Prompt 1: Copy out the entry that follows the article on Silvia Tcherassi, replacing "closest" with "nearest" and keeping everything else the same. Leave the picture out.
Prompt 2: Pick up the article on designer Silvia Tcherassi after its final line and write the next part.

#### Reading text

FASHION

The Colombian Designer You Need to Know

Silvia Tcherassi's sartorial flare is well-known in Cartagena and Miami. Now, she's sweeping New York.

Silvia Tcherassi's sartorial flare is well-known in Cartagena and Miami. Now, she's sweeping New York.

Inside a sunlit suite at the Bowery Hotel in New York City, Colombian fashion designer Silvia Tcherassi emerges from packed clothing racks to greet me with a peck on the cheek. Her large, gold-framed cameo earrings bounce side to side as she presents her resort 2018 collection, which, like Tcherassi herself, is as stately as it is animated. “We’re making a lot of changes in the company,” she says, signaling at her 23-year-old son, Mauricio, the company’s director of innovation, as her daughter, Sofía, 19, dresses a model for an impromptu Instagram photo shoot. Tcherassi’s multifaceted brand is a family affair.

Silvia Tcherassi's atelier in Coral Gables, Florida.

########
#### Dataset entries

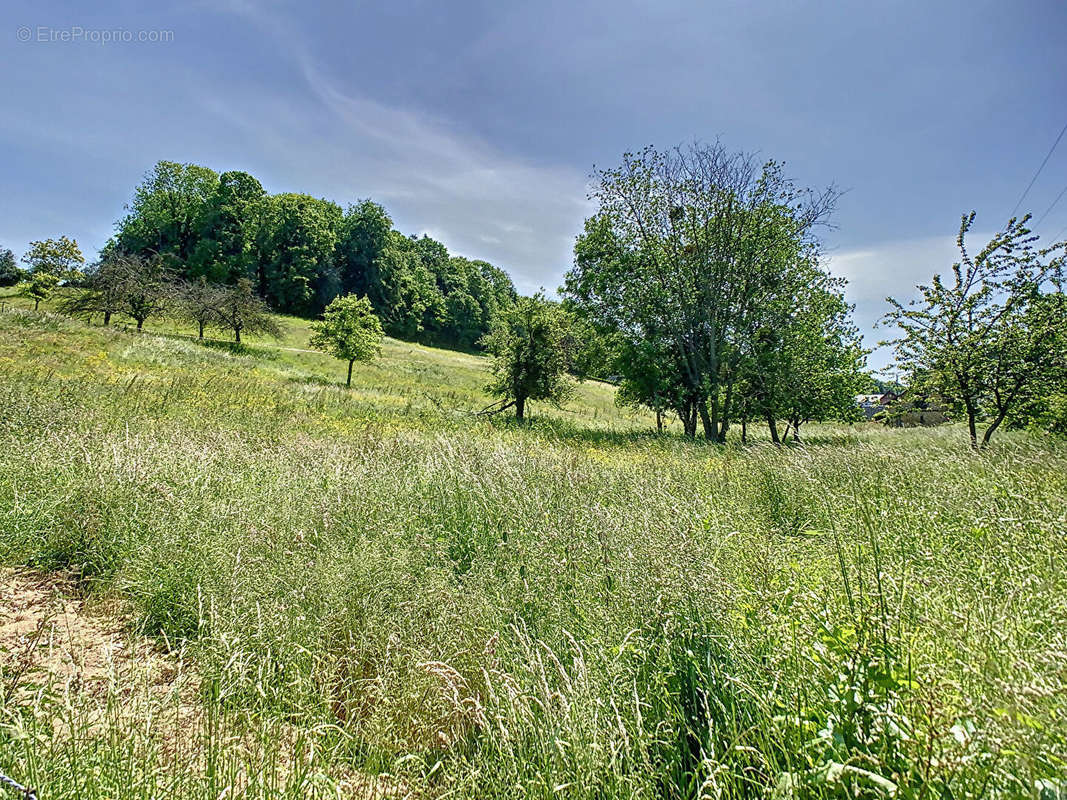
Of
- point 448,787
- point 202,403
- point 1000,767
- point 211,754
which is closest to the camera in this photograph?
point 1000,767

########

Exercise result 1:
Of
- point 448,787
- point 202,403
- point 1000,767
- point 211,754
which is nearest to the camera in this photograph?
point 1000,767

Exercise result 2:
Silvia Tcherassi’s ready-to-wear label launched in 1987 and has evolved into a lifestyle powerhouse that now includes 16 ready-to-wear stores, a home collection, and two boutique hotels. In 2017, Tcherassi launched a new e-commerce store to adapt to the digital retail landscape, while opening the Silvia Tcherassi Atelier, dedicated to evening and bridalwear, in a 1,900-square-foot store in Coral Gables, Florida, that is adjacent to her mainline boutique in Merrick Park. 2017 was also the year when the designer’s resort 2018 collection hit the runway at Miami Fashion Week, receiving glowing reviews from both local fashion press and Women’s Wear Daily. In essence, she has reached new heights on the seemingly insurmountable international fashion scene—for the true and simple reason that the world outside of it gives her endless creative strength.

Like her customers, Tcherassi is a jet-setter. “For me, fashion doesn’t have a nationality,” she says. “Fashion is global.” Her design sensibility expresses an international approach to dressing. In her resort 2018 collection, familiar patterns like gingham and polka dots live alongside stylized floral motifs on voluminous blouses, deconstructed outerwear, and elegant maxis that read Capri, Italy, as easily as they do Cartagena or Coral Gables—a direct reflection of the amount of time she spends to-ing and fro-ing. Tcherassi personally oversees the development of her textiles in Como, Italy, and frequently visits her in-house production facilities in Colombia. But Tcherassi’s empire is mainly run from her chosen headquarters in Miami.

Tcherassi's hotel in Cartagena.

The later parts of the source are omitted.